Kendati demikian, kita akan lebih bijaksana untuk memberi kesempatan kepada ketua KPK yang baru dan para wakil ketuanya untuk dapat melakukan konsolidasi secara internal dan melakukan adaptasi agar komisioner KPK mampu secara cepat dan tepat menetapkan prosedur kerja (SOP) yang lebih memadahi. Di samping itu, Agus Rahardjo dkk juga diharapkan publik untuk menunjukkan kinerja nyata untuk menjawab tantangan pesimisme publik dengan meningkatkan sinergitas antara aparat penegak hukum lainnya seperti kejaksaan dan kepolisian.

Penulis berpendapat bahwa memvonis lima komisioner KPK sebelum bekerja membuat serangan melawan ganas dan berkembang biaknya korupsi di Indonesia akan kian tersendat.

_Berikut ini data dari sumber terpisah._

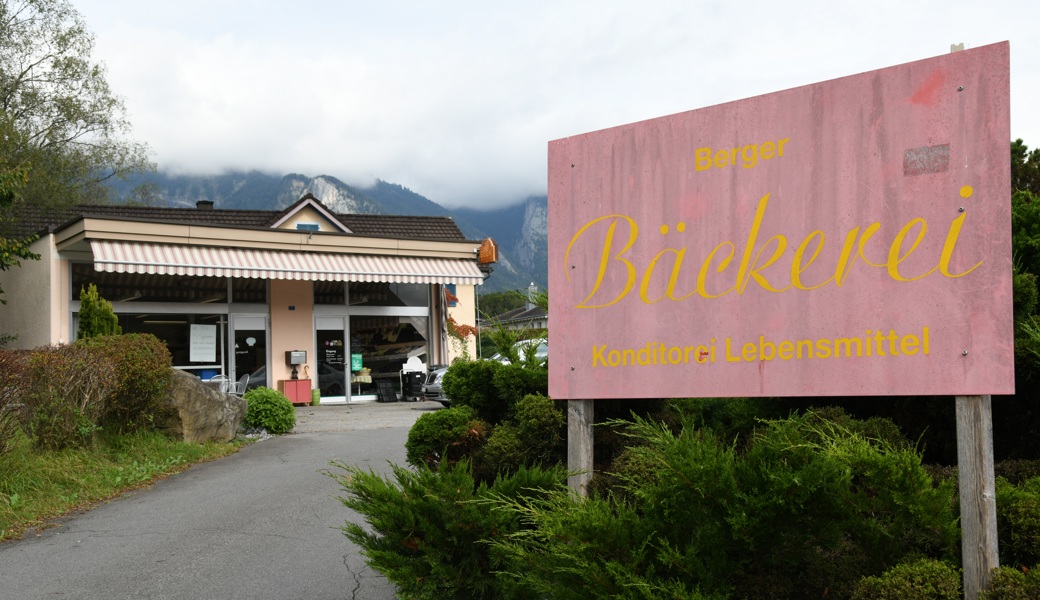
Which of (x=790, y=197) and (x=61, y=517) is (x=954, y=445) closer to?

Di samping itu, publik juga masih mengontrol dan meneropong bagaimana sikap, tindakan, dan penanganan terhadap masalah-masalah megakorupsi di Bumi Pertiwi ini (misalnya kasus Bantuan Likuiditas Bank Indonesia/ BLBI, Kasus Bank Century, dan sebagainya) yang menjadikan bangsa ini menderita dengan banyak utang dan pengangguran serta kemiskinan yang kian nyata bagi rakyat di Indonesia yang telah ”mulai” ditangani komisioner KPK jilid III.

Masyarakat menunggu janji pimpinan KPK yang dengan gagah berani akan meningkatkan dan memperluas jangkauan operasi tangkap tangan (OTT) dengan tidak mengedepankan penindakan semata, namun penindakan terhadap para koruptor tidak boleh dilemahkan oleh siapa pun atau lembaga mana pun. Semoga KPK jilid IV mampu menunjukkan kinerja yang lebih baik daripada komisionerkomisioner sebelumnya. Selamat bekerja KPK.

Di tangan lima komisioner inilah puluhan atau bahkan ratusan juta rakyat Indonesia menyematkan harapannya dan ingin melihat bahwa ”kau” adalah pilihan yang terbaik untuk menjadi orang-orang terpilih guna melakukan pemberantasan korupsi di Indonesia dengan keberanian, kejujuran, dan profesional serta nyali besar tanpa bergantung oleh siapa pun dan lembaga mana pun.